Many of you have heard me brag (b*tch???) that at my house I have a special talent. I am the only person who bends at the waist. Yes, you read that right-bends at the waist. Apparently this critical little bit of DNA does not encode on the male of the species. Which means that dropped mail, food wrappers, used napkins, dog food, Legos, dirty socks, the lid to the toothpaste, and other unexplained paraphernalia magically disappear for the male members of my household once they hit floor. Yet I am the only one who has the bionic vision...gasp!... to notice said debris.
Well this past weekend, my back went out- or to use a southern euphemism, my back “took a spell.” Because you are smart blither blather’ers, I am not even going to describe for you the condition of my house with the official-bender-over out of commission. So now that I have managed to painfully roll myself out of the bed, I am lurching and listing like a drunken sailor with a peg leg taking stock of a sinking ship. And I am about as grouchy as a pirate captain of said sinking ship who discovers the rum barrel is dry. Somebody’s gonna be walkin’ the plank, matey!!!

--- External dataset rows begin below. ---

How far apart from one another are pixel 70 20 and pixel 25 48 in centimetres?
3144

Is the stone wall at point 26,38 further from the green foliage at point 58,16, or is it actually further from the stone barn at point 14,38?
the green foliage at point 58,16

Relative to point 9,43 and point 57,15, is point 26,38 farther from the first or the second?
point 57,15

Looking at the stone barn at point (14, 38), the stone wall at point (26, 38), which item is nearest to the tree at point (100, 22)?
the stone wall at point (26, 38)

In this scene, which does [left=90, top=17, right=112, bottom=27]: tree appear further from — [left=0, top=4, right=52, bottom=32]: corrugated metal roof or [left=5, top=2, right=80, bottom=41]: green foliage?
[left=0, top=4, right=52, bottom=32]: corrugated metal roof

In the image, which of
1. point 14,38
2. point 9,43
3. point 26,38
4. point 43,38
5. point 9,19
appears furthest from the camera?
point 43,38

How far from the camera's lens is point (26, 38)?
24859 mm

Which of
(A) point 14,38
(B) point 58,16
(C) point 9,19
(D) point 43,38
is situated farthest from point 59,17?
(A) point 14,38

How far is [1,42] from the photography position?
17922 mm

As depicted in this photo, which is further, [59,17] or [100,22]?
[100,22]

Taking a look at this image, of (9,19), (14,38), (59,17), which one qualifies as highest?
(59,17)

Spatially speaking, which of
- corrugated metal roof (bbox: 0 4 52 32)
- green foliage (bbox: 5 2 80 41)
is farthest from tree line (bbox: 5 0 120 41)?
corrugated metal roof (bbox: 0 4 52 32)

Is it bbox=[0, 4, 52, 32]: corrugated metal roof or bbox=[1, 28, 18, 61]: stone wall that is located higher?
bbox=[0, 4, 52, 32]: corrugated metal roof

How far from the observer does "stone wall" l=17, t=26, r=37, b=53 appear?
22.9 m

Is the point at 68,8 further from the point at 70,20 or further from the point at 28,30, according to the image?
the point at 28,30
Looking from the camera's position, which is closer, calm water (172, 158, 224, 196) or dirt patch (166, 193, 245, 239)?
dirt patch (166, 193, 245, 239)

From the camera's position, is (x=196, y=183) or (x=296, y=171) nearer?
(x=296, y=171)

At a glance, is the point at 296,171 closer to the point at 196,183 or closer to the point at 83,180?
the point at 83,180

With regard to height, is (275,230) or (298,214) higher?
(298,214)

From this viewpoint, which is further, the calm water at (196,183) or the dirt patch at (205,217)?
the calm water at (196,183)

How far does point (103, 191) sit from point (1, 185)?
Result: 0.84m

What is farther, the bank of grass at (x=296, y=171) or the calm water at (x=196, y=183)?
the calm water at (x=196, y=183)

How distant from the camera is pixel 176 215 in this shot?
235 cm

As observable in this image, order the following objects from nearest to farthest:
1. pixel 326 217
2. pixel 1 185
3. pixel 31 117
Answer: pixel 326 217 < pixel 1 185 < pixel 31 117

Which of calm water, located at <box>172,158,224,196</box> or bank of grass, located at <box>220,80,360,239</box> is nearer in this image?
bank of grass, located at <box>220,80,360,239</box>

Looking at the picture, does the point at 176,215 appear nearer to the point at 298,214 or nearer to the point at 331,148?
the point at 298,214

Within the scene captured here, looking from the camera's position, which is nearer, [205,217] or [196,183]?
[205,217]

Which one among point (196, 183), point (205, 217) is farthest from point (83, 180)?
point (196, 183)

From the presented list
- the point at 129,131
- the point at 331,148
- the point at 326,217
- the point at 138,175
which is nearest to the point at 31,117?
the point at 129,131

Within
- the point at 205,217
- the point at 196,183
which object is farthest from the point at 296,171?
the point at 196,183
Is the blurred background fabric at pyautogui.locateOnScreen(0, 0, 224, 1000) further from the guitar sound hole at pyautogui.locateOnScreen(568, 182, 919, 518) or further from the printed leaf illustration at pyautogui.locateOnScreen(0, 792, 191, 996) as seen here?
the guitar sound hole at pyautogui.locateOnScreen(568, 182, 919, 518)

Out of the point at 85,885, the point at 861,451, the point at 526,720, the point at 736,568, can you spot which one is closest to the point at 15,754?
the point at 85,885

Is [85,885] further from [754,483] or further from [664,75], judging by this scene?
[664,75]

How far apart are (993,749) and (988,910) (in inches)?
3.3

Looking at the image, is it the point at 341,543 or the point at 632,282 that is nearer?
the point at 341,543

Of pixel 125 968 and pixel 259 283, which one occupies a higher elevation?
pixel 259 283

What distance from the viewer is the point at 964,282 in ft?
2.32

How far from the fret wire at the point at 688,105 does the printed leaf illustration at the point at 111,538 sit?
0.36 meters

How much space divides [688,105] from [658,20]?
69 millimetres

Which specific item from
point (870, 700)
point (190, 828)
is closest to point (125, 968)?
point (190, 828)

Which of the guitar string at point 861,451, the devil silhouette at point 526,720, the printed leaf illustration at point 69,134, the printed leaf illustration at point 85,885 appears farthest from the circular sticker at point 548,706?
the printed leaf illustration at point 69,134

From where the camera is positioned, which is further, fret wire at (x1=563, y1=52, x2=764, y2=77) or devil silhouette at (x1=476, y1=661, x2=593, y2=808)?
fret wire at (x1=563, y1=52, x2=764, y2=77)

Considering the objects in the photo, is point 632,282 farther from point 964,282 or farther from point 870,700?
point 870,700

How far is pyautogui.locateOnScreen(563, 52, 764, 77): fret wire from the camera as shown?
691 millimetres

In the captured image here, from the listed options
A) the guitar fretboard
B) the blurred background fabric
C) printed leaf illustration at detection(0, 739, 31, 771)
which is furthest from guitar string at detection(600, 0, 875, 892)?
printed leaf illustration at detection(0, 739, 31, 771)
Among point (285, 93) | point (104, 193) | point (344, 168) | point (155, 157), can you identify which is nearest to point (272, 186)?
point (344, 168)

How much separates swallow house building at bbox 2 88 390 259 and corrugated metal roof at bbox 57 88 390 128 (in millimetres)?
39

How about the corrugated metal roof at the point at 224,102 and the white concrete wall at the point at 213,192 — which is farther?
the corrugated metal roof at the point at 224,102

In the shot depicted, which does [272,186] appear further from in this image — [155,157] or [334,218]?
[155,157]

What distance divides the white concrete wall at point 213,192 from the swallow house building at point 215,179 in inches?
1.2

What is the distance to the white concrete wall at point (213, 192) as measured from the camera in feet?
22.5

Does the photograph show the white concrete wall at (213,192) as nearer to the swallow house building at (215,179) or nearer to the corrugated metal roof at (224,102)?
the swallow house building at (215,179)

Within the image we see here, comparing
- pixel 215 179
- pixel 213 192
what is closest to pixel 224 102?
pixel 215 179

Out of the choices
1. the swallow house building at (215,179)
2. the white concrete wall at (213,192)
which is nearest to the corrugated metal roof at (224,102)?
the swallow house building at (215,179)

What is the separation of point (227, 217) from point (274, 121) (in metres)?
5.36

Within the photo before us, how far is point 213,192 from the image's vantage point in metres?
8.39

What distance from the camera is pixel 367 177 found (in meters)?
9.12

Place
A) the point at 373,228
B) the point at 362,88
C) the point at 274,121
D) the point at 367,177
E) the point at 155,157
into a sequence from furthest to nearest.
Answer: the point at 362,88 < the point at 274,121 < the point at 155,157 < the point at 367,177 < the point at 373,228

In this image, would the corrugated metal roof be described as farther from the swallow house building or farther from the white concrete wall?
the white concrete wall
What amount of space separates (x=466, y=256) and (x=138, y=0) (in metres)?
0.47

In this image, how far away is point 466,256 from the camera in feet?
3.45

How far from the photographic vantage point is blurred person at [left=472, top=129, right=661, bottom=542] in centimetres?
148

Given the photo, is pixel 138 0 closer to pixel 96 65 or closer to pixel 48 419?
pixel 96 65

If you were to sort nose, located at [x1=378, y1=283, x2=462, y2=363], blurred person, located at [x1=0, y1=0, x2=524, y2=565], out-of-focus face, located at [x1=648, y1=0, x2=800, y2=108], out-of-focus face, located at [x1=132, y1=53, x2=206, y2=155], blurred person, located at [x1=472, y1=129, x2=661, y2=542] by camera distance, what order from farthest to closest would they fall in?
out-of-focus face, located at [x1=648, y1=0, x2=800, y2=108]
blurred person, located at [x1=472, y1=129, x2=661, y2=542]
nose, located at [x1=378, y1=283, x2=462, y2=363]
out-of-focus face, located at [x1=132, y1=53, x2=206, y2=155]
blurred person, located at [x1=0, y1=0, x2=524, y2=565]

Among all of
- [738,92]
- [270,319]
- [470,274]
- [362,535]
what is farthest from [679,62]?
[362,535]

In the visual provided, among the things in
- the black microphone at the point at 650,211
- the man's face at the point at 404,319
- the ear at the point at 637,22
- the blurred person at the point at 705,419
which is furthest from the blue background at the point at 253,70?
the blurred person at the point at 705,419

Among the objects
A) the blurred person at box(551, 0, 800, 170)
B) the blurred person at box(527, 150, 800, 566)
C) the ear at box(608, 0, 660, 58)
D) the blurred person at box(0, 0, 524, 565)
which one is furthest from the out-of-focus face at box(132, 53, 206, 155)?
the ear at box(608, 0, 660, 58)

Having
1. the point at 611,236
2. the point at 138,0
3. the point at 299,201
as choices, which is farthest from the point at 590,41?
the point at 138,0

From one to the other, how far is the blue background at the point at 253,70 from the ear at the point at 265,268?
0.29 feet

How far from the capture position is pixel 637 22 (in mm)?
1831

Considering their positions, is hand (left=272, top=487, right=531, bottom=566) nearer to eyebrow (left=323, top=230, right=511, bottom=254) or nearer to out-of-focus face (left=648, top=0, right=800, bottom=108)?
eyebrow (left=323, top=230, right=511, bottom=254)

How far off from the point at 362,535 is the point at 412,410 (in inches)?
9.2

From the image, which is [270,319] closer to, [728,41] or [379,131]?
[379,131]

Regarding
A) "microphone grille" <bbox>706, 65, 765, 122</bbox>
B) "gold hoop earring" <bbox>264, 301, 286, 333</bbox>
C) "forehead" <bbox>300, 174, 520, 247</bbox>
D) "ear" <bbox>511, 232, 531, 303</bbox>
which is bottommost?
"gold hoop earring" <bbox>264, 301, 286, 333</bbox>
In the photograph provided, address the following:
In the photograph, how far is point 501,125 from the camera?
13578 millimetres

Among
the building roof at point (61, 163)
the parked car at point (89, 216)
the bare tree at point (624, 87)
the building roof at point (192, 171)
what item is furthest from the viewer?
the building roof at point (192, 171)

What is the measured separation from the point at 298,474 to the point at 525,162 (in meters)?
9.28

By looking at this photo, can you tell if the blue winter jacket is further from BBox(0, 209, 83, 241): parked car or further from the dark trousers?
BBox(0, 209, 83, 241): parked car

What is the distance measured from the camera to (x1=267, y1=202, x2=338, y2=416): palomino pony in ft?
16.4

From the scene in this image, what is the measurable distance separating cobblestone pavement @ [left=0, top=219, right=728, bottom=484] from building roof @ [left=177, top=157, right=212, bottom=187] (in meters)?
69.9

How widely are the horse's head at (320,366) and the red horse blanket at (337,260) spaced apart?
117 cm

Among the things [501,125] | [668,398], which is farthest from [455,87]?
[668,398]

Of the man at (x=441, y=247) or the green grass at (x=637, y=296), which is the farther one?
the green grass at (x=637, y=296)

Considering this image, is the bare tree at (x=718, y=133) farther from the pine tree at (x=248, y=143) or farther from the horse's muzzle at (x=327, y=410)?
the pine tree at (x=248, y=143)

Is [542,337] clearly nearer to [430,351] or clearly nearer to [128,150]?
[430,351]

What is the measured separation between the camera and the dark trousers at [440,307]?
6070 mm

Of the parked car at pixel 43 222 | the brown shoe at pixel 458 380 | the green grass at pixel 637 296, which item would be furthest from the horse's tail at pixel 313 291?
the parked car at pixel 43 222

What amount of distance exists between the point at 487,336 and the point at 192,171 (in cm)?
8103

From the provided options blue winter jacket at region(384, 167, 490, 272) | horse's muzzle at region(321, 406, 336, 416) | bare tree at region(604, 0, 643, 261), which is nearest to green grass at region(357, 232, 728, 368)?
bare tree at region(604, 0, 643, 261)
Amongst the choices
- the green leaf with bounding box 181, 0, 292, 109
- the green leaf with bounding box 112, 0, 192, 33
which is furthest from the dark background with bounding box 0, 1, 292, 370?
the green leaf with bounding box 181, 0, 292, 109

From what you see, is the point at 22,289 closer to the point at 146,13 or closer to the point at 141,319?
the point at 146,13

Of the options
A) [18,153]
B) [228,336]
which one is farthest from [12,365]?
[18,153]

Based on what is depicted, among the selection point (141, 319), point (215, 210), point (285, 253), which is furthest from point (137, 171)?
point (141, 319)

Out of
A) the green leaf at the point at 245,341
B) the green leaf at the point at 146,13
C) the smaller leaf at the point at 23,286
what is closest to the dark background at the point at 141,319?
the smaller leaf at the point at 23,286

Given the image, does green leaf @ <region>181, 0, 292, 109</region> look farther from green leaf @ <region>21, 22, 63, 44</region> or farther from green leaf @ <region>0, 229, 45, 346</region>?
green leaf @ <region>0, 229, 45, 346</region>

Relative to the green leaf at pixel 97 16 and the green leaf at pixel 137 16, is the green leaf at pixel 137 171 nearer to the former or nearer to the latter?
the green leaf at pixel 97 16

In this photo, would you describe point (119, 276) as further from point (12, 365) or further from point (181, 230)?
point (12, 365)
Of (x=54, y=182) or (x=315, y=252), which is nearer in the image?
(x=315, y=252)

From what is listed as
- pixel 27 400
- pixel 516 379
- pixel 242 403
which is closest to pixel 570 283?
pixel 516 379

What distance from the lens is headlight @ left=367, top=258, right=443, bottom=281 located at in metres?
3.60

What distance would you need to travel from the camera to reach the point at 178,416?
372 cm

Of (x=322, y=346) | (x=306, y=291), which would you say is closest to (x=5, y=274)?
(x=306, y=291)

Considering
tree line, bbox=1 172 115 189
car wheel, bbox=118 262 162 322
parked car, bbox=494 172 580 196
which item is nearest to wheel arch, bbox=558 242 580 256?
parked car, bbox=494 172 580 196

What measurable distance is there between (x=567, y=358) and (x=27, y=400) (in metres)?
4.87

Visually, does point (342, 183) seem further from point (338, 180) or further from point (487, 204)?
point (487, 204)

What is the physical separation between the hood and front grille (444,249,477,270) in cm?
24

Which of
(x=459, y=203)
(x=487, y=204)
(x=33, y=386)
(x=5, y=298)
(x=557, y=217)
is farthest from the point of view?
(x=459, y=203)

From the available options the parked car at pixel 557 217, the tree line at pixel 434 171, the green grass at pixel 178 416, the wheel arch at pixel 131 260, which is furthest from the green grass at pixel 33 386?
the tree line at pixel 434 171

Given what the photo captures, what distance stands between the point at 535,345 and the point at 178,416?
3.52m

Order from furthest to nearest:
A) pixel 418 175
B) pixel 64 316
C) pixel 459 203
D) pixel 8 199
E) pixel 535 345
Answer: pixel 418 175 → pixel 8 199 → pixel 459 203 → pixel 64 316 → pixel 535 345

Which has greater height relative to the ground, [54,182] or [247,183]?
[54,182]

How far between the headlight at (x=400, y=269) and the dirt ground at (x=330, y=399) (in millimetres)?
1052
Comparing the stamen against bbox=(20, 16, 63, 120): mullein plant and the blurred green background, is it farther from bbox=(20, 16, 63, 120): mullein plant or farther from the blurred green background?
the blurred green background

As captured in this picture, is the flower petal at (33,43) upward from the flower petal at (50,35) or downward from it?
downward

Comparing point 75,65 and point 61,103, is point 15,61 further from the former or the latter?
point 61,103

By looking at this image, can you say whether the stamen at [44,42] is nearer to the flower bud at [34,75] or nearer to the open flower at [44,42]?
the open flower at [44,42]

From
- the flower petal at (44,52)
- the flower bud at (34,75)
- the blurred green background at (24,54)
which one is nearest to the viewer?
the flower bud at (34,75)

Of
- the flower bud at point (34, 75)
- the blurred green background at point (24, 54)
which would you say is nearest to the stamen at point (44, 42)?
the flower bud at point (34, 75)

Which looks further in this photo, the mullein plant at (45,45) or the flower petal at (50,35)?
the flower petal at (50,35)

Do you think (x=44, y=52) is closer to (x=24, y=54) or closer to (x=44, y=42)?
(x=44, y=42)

In the meanwhile, I’m trolling the Equilibrium Med Spa homepage and checking out their info on massages. The last time I went for a EMS massage, I got a great ½ price deal. So add them to your favorites and register for their email updates. If you have flexible weekends, you can get great deals spur of the moment. And my fellow-bender-overs: it might save the life of someone you know and love!
http://www.equilibriummedspa.com/
Hope you are feeling better! I too, love the Equilibrium emails and have gotten some good last minute deals!